[Start of Attachment]

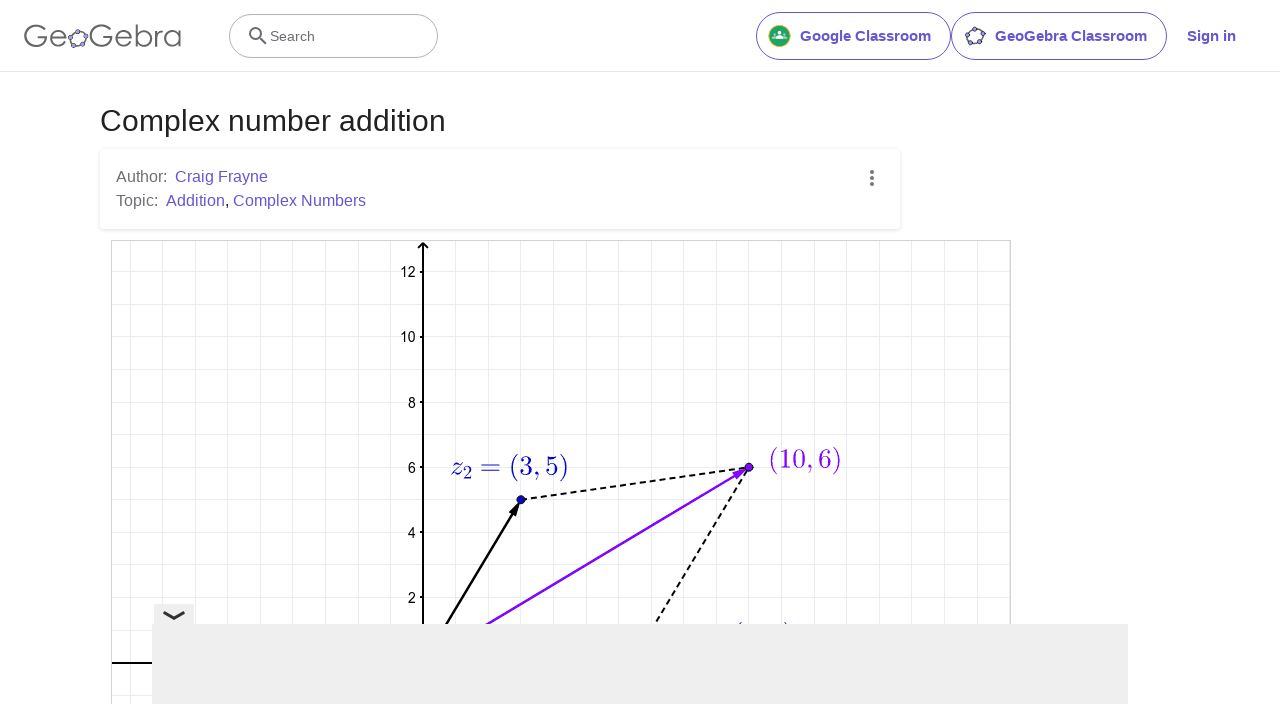

--- FILE ---
content_type: text/html; charset=utf-8
request_url: https://www.google.com/recaptcha/api2/aframe
body_size: 268
content:
<!DOCTYPE HTML><html><head><meta http-equiv="content-type" content="text/html; charset=UTF-8"></head><body><script nonce="r0sqkyw3bsXOvrZPV3HAmQ">/** Anti-fraud and anti-abuse applications only. See google.com/recaptcha */ try{var clients={'sodar':'https://pagead2.googlesyndication.com/pagead/sodar?'};window.addEventListener("message",function(a){try{if(a.source===window.parent){var b=JSON.parse(a.data);var c=clients[b['id']];if(c){var d=document.createElement('img');d.src=c+b['params']+'&rc='+(localStorage.getItem("rc::a")?sessionStorage.getItem("rc::b"):"");window.document.body.appendChild(d);sessionStorage.setItem("rc::e",parseInt(sessionStorage.getItem("rc::e")||0)+1);localStorage.setItem("rc::h",'1762384846139');}}}catch(b){}});window.parent.postMessage("_grecaptcha_ready", "*");}catch(b){}</script></body></html>

--- FILE ---
content_type: text/plain
request_url: https://rtb.openx.net/openrtbb/prebidjs
body_size: -85
content:
{"id":"9ebb78e8-b56b-4039-9a20-c0c81b624b45","nbr":0}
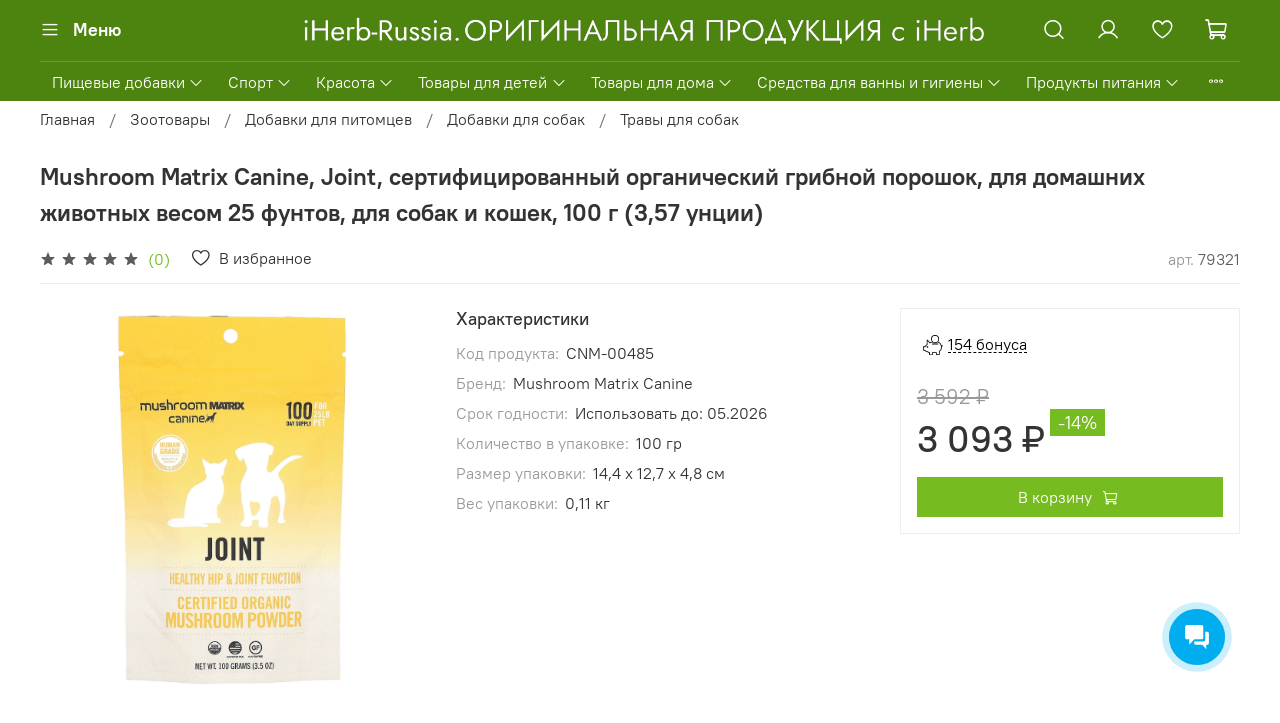

--- FILE ---
content_type: image/svg+xml
request_url: https://static.insales-cdn.com/assets/1/4233/10383497/1768384186/4634978_pig_coin_financial_money_icon.svg
body_size: 491
content:
<?xml version="1.0" ?><svg viewBox="0 0 24 23.75" xmlns="http://www.w3.org/2000/svg"><title/><g data-name="Camada 2" id="Camada_2"><g data-name="Camada 1" id="Camada_1-2"><path d="M23.5,12.24H22.39a7,7,0,0,0-4.12-4.51,4.74,4.74,0,0,0,1-2.94,4.79,4.79,0,0,0-9.58,0,4.74,4.74,0,0,0,1.13,3.06c-.58.16-1.44.43-2.53.83A16.54,16.54,0,0,0,5.25,5.51a.5.5,0,0,0-.81.4V11A18.66,18.66,0,0,0,2,13.36H.5a.5.5,0,0,0-.5.5v3.73a.5.5,0,0,0,.3.46l6.95,3v1.22a1.5,1.5,0,0,0,1.49,1.49h1.53a1.5,1.5,0,0,0,1.49-1.49V21.2h3.85v1.05a1.5,1.5,0,0,0,1.49,1.49h1.53a1.5,1.5,0,0,0,1.49-1.49V19.58a6.79,6.79,0,0,0,2.47-6.35h.89a.5.5,0,0,0,0-1ZM14.52,1a3.79,3.79,0,1,1-3.79,3.79A3.79,3.79,0,0,1,14.52,1Zm4.82,18,0,0-.07.08,0,.07a.5.5,0,0,0,0,.09.52.52,0,0,0,0,.1s0,0,0,0v2.9a.5.5,0,0,1-.49.49H17.12a.5.5,0,0,1-.49-.49v-1.6a61.24,61.24,0,0,1,0-.18l-.05-.08-.06-.08-.07,0-.09-.05-.09,0-.09,0H11.27a.5.5,0,0,0-.5.5v1.55a.5.5,0,0,1-.49.49H8.75a.5.5,0,0,1-.49-.49V20.71h0s0,0,0,0a.49.49,0,0,0,0-.16.47.47,0,0,0-.05-.08A.35.35,0,0,0,8,20.26l0,0h0L1,17.26v-2.9H2.24a.5.5,0,0,0,.4-.19,17.11,17.11,0,0,1,2.62-2.56l0,0,.07-.08,0-.07a.47.47,0,0,0,0-.09.48.48,0,0,0,0-.1V7A11.48,11.48,0,0,1,7.7,9.52a.49.49,0,0,0,.15.16l0,0a.49.49,0,0,0,.22.07H8.3c1.74-.64,3-1,3.41-1.09A4.7,4.7,0,0,0,17.5,8.5,6,6,0,0,1,19.34,19Z"/><circle cx="5.38" cy="14.02" r="0.96"/><path d="M17.88,10.11H11.15a.5.5,0,0,0,0,1h6.73a.5.5,0,0,0,0-1Z"/></g></g></svg>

[End of Attachment]

**YOUR TASK**
Each line of the records above must be repeated exactly, but no picture belongs in the copy.

**ANSWER FOR THE TASK**
--- FILE ---
content_type: text/html; charset=utf-8
request_url: https://www.google.com/recaptcha/api2/aframe
body_size: 268
content:
<!DOCTYPE HTML><html><head><meta http-equiv="content-type" content="text/html; charset=UTF-8"></head><body><script nonce="r0sqkyw3bsXOvrZPV3HAmQ">/** Anti-fraud and anti-abuse applications only. See google.com/recaptcha */ try{var clients={'sodar':'https://pagead2.googlesyndication.com/pagead/sodar?'};window.addEventListener("message",function(a){try{if(a.source===window.parent){var b=JSON.parse(a.data);var c=clients[b['id']];if(c){var d=document.createElement('img');d.src=c+b['params']+'&rc='+(localStorage.getItem("rc::a")?sessionStorage.getItem("rc::b"):"");window.document.body.appendChild(d);sessionStorage.setItem("rc::e",parseInt(sessionStorage.getItem("rc::e")||0)+1);localStorage.setItem("rc::h",'1762384846139');}}}catch(b){}});window.parent.postMessage("_grecaptcha_ready", "*");}catch(b){}</script></body></html>

--- FILE ---
content_type: text/plain
request_url: https://rtb.openx.net/openrtbb/prebidjs
body_size: -85
content:
{"id":"9ebb78e8-b56b-4039-9a20-c0c81b624b45","nbr":0}

--- FILE ---
content_type: image/svg+xml
request_url: https://static.insales-cdn.com/assets/1/4233/10383497/1768384186/4634978_pig_coin_financial_money_icon.svg
body_size: 491
content:
<?xml version="1.0" ?><svg viewBox="0 0 24 23.75" xmlns="http://www.w3.org/2000/svg"><title/><g data-name="Camada 2" id="Camada_2"><g data-name="Camada 1" id="Camada_1-2"><path d="M23.5,12.24H22.39a7,7,0,0,0-4.12-4.51,4.74,4.74,0,0,0,1-2.94,4.79,4.79,0,0,0-9.58,0,4.74,4.74,0,0,0,1.13,3.06c-.58.16-1.44.43-2.53.83A16.54,16.54,0,0,0,5.25,5.51a.5.5,0,0,0-.81.4V11A18.66,18.66,0,0,0,2,13.36H.5a.5.5,0,0,0-.5.5v3.73a.5.5,0,0,0,.3.46l6.95,3v1.22a1.5,1.5,0,0,0,1.49,1.49h1.53a1.5,1.5,0,0,0,1.49-1.49V21.2h3.85v1.05a1.5,1.5,0,0,0,1.49,1.49h1.53a1.5,1.5,0,0,0,1.49-1.49V19.58a6.79,6.79,0,0,0,2.47-6.35h.89a.5.5,0,0,0,0-1ZM14.52,1a3.79,3.79,0,1,1-3.79,3.79A3.79,3.79,0,0,1,14.52,1Zm4.82,18,0,0-.07.08,0,.07a.5.5,0,0,0,0,.09.52.52,0,0,0,0,.1s0,0,0,0v2.9a.5.5,0,0,1-.49.49H17.12a.5.5,0,0,1-.49-.49v-1.6a61.24,61.24,0,0,1,0-.18l-.05-.08-.06-.08-.07,0-.09-.05-.09,0-.09,0H11.27a.5.5,0,0,0-.5.5v1.55a.5.5,0,0,1-.49.49H8.75a.5.5,0,0,1-.49-.49V20.71h0s0,0,0,0a.49.49,0,0,0,0-.16.47.47,0,0,0-.05-.08A.35.35,0,0,0,8,20.26l0,0h0L1,17.26v-2.9H2.24a.5.5,0,0,0,.4-.19,17.11,17.11,0,0,1,2.62-2.56l0,0,.07-.08,0-.07a.47.47,0,0,0,0-.09.48.48,0,0,0,0-.1V7A11.48,11.48,0,0,1,7.7,9.52a.49.49,0,0,0,.15.16l0,0a.49.49,0,0,0,.22.07H8.3c1.74-.64,3-1,3.41-1.09A4.7,4.7,0,0,0,17.5,8.5,6,6,0,0,1,19.34,19Z"/><circle cx="5.38" cy="14.02" r="0.96"/><path d="M17.88,10.11H11.15a.5.5,0,0,0,0,1h6.73a.5.5,0,0,0,0-1Z"/></g></g></svg>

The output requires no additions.